The annotation interface shows the judge's recommendation alongside your annotation buttons. For each response and rubric, you choose the label you believe is correct. The judge's pre-filled recommendation speeds up the process - you only need to confirm or override it.

LLM-assisted claim review

For claim-based rubrics like Accuracy, the UI shows individual claims extracted from the response, color-coded by whether they are supported by the knowledge base. This helps you quickly identify which specific claims are accurate or hallucinated.

Highlighter

Judge Reliability

Once you've annotated enough responses, Kaleidoscope compares judge scores against your annotations using macro F1 as the primary reliability metric.

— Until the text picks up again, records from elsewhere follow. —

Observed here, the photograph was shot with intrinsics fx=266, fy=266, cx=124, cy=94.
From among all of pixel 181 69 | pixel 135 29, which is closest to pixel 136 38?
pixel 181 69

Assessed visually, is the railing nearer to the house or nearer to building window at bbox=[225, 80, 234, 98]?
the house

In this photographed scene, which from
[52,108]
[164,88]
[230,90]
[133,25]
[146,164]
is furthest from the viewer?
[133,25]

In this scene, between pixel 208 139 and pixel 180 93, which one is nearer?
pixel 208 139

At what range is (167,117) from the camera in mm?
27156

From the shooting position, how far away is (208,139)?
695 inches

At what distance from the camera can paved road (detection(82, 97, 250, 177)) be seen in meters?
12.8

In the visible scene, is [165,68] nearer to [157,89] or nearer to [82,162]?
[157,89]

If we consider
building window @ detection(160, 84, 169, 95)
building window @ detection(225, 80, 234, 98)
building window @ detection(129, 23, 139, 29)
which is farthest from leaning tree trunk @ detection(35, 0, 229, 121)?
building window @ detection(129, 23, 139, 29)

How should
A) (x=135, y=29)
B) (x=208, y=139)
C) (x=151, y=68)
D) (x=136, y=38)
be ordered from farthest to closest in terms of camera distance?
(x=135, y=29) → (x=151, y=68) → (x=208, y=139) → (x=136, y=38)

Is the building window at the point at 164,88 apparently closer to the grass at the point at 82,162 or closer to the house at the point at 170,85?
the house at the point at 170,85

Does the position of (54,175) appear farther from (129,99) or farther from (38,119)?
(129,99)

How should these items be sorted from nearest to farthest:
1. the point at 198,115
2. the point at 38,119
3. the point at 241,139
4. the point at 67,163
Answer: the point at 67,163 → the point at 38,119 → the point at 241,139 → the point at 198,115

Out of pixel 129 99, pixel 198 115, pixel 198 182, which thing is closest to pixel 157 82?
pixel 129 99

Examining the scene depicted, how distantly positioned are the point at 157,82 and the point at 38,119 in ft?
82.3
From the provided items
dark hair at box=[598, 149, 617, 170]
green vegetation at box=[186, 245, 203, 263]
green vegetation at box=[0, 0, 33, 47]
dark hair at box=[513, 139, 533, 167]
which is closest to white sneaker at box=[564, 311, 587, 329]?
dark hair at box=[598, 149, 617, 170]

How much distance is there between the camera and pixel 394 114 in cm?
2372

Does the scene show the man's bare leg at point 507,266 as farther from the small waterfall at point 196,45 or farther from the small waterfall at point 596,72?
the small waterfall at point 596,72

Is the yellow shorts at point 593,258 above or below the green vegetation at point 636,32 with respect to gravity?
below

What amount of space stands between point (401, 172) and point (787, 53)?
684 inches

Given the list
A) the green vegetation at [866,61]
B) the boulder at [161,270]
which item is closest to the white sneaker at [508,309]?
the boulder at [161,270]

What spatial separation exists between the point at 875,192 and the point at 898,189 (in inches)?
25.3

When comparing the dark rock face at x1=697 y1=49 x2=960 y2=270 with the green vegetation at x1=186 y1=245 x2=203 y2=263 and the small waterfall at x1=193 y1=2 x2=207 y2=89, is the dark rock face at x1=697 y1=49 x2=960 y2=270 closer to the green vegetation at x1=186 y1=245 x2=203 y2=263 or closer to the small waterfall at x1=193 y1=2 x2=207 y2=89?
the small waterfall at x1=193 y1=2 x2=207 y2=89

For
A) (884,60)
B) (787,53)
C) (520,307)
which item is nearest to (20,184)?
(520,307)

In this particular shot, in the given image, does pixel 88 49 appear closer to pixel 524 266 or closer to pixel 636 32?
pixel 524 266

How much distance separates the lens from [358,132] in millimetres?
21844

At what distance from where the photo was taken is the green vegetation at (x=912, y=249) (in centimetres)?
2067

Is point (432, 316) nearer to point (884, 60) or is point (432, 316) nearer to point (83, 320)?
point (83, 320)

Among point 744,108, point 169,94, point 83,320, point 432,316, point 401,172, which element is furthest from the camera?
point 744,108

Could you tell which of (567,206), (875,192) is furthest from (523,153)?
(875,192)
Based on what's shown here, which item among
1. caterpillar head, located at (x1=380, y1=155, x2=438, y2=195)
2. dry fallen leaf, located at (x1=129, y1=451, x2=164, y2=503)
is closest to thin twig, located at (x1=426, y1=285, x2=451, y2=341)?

A judge with F1 >= 0.5 is considered "aligned" and trusted for aggregation. Judges below this threshold are flagged as unreliable and their scores are excluded from the aggregated verdict.

For developers

The reliability threshold is configurable here with RELIABILITY_THRESHOLD.

Multiple Judges

In the scoring page, you can run more than one judge per rubric. This lets you compare how different models perform on the same evaluation criteria.

Judge list

Each judge's reliability score is shown individually, calibrated against the human annotations you collected in the evaluation set page.

Aggregated Verdicts

For each response and rubric, Kaleidoscope aggregates scores from all aligned judges using majority vote:

StateMeaning
MajorityAligned judges agree on one option
Majority tiedAligned judges split evenly - no clear winner
No aligned judgeNo judges meet the reliability threshold
OverrideA human manually edited the aggregated label
PendingScoring not yet complete for all aligned judges

Users can manually override any aggregated verdict if you disagree with the majority.

Custom Judges

Users can add custom judges to the judge list above. Available judge models depend on which LLM providers are configured.

To create one, click Create Judge on the scoring page, choose a rubric, model, and name, and optionally customise the prompt template.